Schwierigkeiten machen ihm das Stillsitzen in der Schule, die Aufmerksamkeit auf den Unterricht und nicht auf die Amsel vor dem Fenster zu lenken. Laufend muss die Lehrerin ihn ermahnen, da er fortwährend mit dem Stuhl kippelt, sich verdreht und zum großen Spass aller vom Stuhl fällt.

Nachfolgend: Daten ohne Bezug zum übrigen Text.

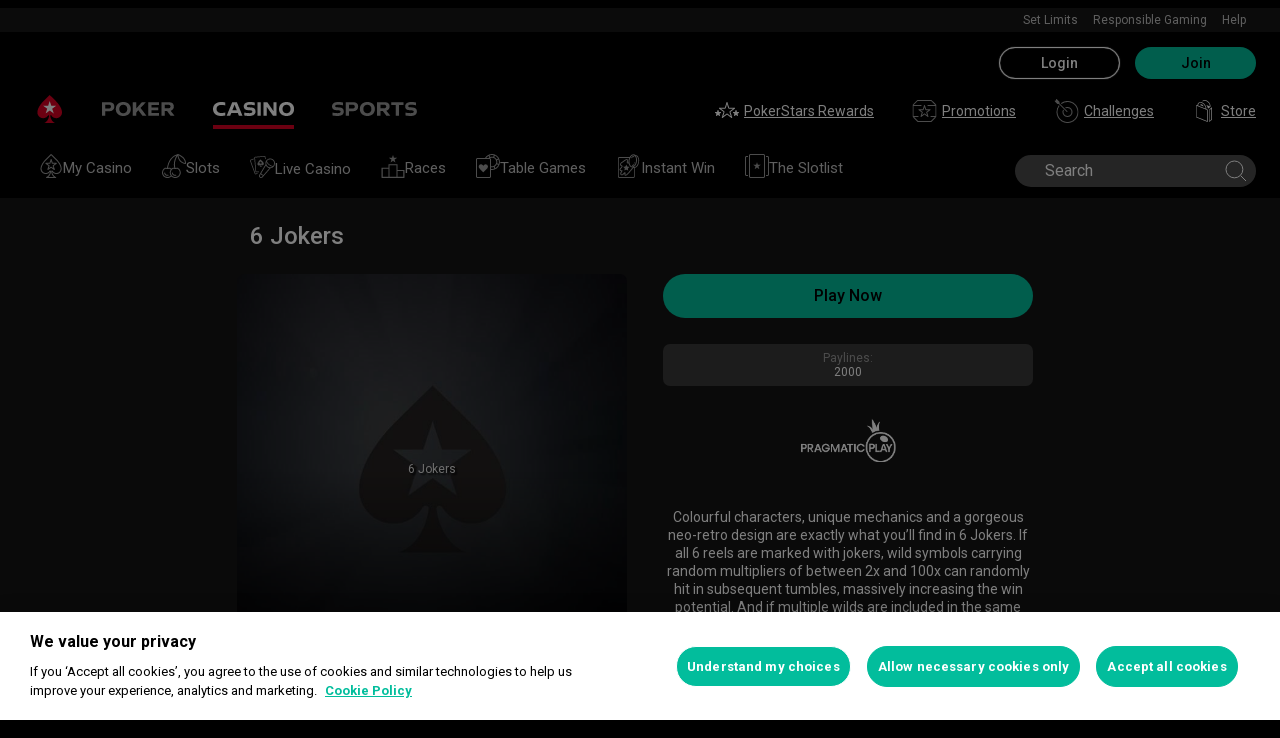

--- FILE ---
content_type: image/svg+xml
request_url: https://s1.rationalcdn.com/vendors/casino-lobby/simplified-lobby-navigation-dev/slots.svg
body_size: 1875
content:
<svg width="24" height="24" viewBox="0 0 24 24" fill="none" xmlns="http://www.w3.org/2000/svg">
<path d="M13.2498 15.1018C13.2012 15.1018 13.1574 15.0921 13.1154 15.0829C13.0969 15.0788 13.0788 15.0748 13.0608 15.0717C13.0998 15.0918 13.1408 15.1119 13.1888 15.1119C13.1994 15.1119 13.2098 15.1094 13.2201 15.1068C13.2301 15.1044 13.2399 15.1018 13.2498 15.1018Z" fill="#999999"/>
<path d="M10.9596 19.0246C10.9596 19.0347 10.9596 19.0848 10.9696 19.1651C11.0196 19.4058 11.1506 19.9074 11.5796 20.2886C12.0706 20.71 12.7896 20.8906 13.7406 20.8103C14.0096 20.8003 14.2496 20.9909 14.2806 21.2718C14.2996 21.5426 14.0896 21.7934 13.8206 21.8135C13.6506 21.8235 13.4806 21.8335 13.3206 21.8335C12.3206 21.8335 11.5096 21.5627 10.9096 21.031C10.7806 20.9207 10.6796 20.8003 10.5796 20.6799C9.99964 19.9275 9.95964 19.1049 9.95964 19.0648C9.94964 18.7839 10.1596 18.5531 10.4396 18.5431C10.6996 18.5331 10.9496 18.7538 10.9596 19.0246Z" fill="#999999"/>
<path fill-rule="evenodd" clip-rule="evenodd" d="M6.18847 20.8343C6.19722 20.8348 6.20597 20.8354 6.21473 20.8383C6.39872 20.9005 6.54072 21.064 6.55672 21.2707C6.56672 21.389 6.52672 21.4974 6.46672 21.5887C6.46136 21.5961 6.45668 21.6039 6.45205 21.6116C6.44731 21.6195 6.44258 21.6274 6.43726 21.6346L6.43483 21.6379L6.43072 21.6428C6.34872 21.7361 6.23273 21.8003 6.09873 21.8114C5.92873 21.8244 5.76273 21.8314 5.60274 21.8314C4.59775 21.8314 3.78677 21.5626 3.19078 21.0279C3.04978 20.9025 2.93678 20.7691 2.83378 20.6336C2.28059 19.9014 2.24009 19.1057 2.23798 19.0644C2.23398 18.926 2.28597 18.7984 2.37397 18.7041C2.46097 18.6098 2.58379 18.551 2.72079 18.546C2.99578 18.531 3.22678 18.7507 3.23778 19.0265C3.23878 19.0536 3.28878 19.7809 3.86577 20.2886C4.34676 20.7119 5.07274 20.8895 6.01873 20.8112C6.06973 20.8082 6.12073 20.8192 6.16973 20.8323C6.17597 20.8335 6.18222 20.8339 6.18847 20.8343Z" fill="#999999"/>
<path fill-rule="evenodd" clip-rule="evenodd" d="M16.4997 0.204572C16.4946 0.199416 16.4897 0.19691 16.4847 0.194331C16.4799 0.191891 16.4751 0.189385 16.4697 0.184508C16.3515 0.133693 16.2555 0.0955887 16.187 0.0684072C16.1339 0.0473296 16.0972 0.0327613 16.0797 0.0239991C15.9997 0.00393551 15.9197 -0.00609627 15.8497 0.00393553C15.8447 0.00393553 15.8397 0.00644347 15.8347 0.00895142C15.8297 0.0114594 15.8247 0.0139673 15.8197 0.0139673C15.8082 0.0168543 15.7975 0.0189105 15.7874 0.0208531C15.7625 0.0256608 15.7411 0.0297731 15.7197 0.0440627C6.66989 2.63227 5.25991 11.9016 5.03991 14.0083C4.92492 13.9906 4.80993 13.9571 4.68871 13.9219L4.64092 13.908C4.09993 13.7375 3.48994 13.5469 2.87995 13.8679C1.09998 14.8109 0 16.6266 0 18.6129C0 21.5823 2.46996 24 5.49991 24C7.00988 24 8.37986 23.4081 9.37984 22.435C10.3798 23.4081 11.7498 24 13.2598 24C16.2897 24 18.7597 21.5823 18.7597 18.6129C18.7597 16.6166 17.6407 14.7908 15.8497 13.8478C15.2397 13.5368 14.6407 13.7274 14.1088 13.908C13.8998 13.9782 13.6888 14.0083 13.4898 14.0284C11.7198 9.91535 14.1198 3.79596 15.5297 1.89995C16.5209 9.39177 23.1265 9.99522 23.4481 10.0246L23.4596 10.0257H23.4806C23.7396 10.0257 23.9596 9.82507 23.9806 9.55421C24.3906 3.84611 18.1887 0.886734 16.4997 0.204572ZM16.4597 1.26794C18.2797 2.10058 22.9386 4.6286 22.9996 8.96233C21.4596 8.70151 17.0197 7.41744 16.4597 1.26794ZM12.3498 13.898C11.8198 13.7274 11.2308 13.5469 10.6408 13.8679C10.1698 14.1187 9.74983 14.4297 9.37984 14.7908C8.99984 14.4297 8.56985 14.1086 8.08986 13.8478C7.48987 13.5368 6.89088 13.7274 6.35889 13.908C6.24989 13.9381 6.14989 13.9582 6.0499 13.9782C6.25989 12.0822 7.48987 4.1571 14.5897 1.46858C13.0898 3.51507 10.7998 9.59434 12.3498 13.898ZM13.0608 15.0717C13.0788 15.0748 13.0969 15.0788 13.1154 15.0829C13.1574 15.0921 13.2012 15.1018 13.2498 15.1018H13.2598C13.678 15.1018 14.0763 14.9725 14.4154 14.8624L14.4198 14.861C14.8797 14.7106 15.1697 14.6303 15.3797 14.7406C16.8497 15.5131 17.7597 16.9878 17.7597 18.6129C17.7597 21.0306 15.7397 22.9968 13.2598 22.9968C11.9898 22.9968 10.8498 22.4852 10.0298 21.6626C9.77983 21.4018 9.56983 21.1108 9.37984 20.7999C8.98984 20.1578 8.75985 19.4155 8.75985 18.6129C8.75985 17.8104 8.98084 17.048 9.37984 16.3859C9.56083 16.0849 9.77983 15.8141 10.0298 15.5633C10.3398 15.2523 10.6998 14.9714 11.1088 14.7507C11.1798 14.7106 11.2698 14.7005 11.3588 14.7005C11.5397 14.7005 11.7556 14.7635 12.0413 14.8469L12.0898 14.861C12.3798 14.9613 12.7098 15.0416 13.0608 15.0717ZM8.73085 21.6626C7.90986 22.4852 6.76988 22.9968 5.49991 22.9968C3.01995 22.9968 0.999983 21.0306 0.999983 18.6129C0.999983 16.9978 1.89997 15.5231 3.34994 14.7507C3.42994 14.7106 3.50994 14.7005 3.59994 14.7005C3.78993 14.7005 4.02993 14.7707 4.32993 14.861L4.36567 14.8722C4.67733 14.9701 5.03398 15.0821 5.39991 15.0918C5.42991 15.1018 5.46991 15.1018 5.49991 15.1018C5.5399 15.1018 5.5699 15.1018 5.5999 15.0918C5.96701 15.0823 6.30753 14.9751 6.61314 14.8789L6.66989 14.861C7.11988 14.7106 7.40987 14.6303 7.62987 14.7406C8.04986 14.9613 8.40985 15.2422 8.73085 15.5633C8.10886 16.4461 7.75987 17.4994 7.75987 18.6129C7.75987 19.7465 8.11986 20.7898 8.73085 21.6626Z" fill="#999999"/>
</svg>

mögliche ergotherapeutische Ziele:
- Wahrnehmungsförderung des Gleichgewichtsorganes / Vestibulum
- Erweiterung der konzentrativen Fähigkeiten
- Ausbildung der Fokussierung
- Verbesserung der eigenen Körperwahrnehmung
- Entswicklung von Ruhephasen und Anspannungsphasen
- Stützen des Selbstwertgefühles
- Schaffung von Erfolgserlebnissen
- Elternarbeit
Gerade Kinder werden nicht behandelt, weil sie sich womöglich so verhalten, wie es uns als Eltern nicht passt. Behandelt werden Kinder dann, wenn die Entwicklung des Kindes gefährdet ist, es nicht die schulischen Leistungen bringen kann, die eigentlich in seinem Poetential liegen und wenn es selbst darunter leidet.
Intensive vertrauensvolle Zusammenarbeit mit den Eltern ist hier ebenfalls wichtig.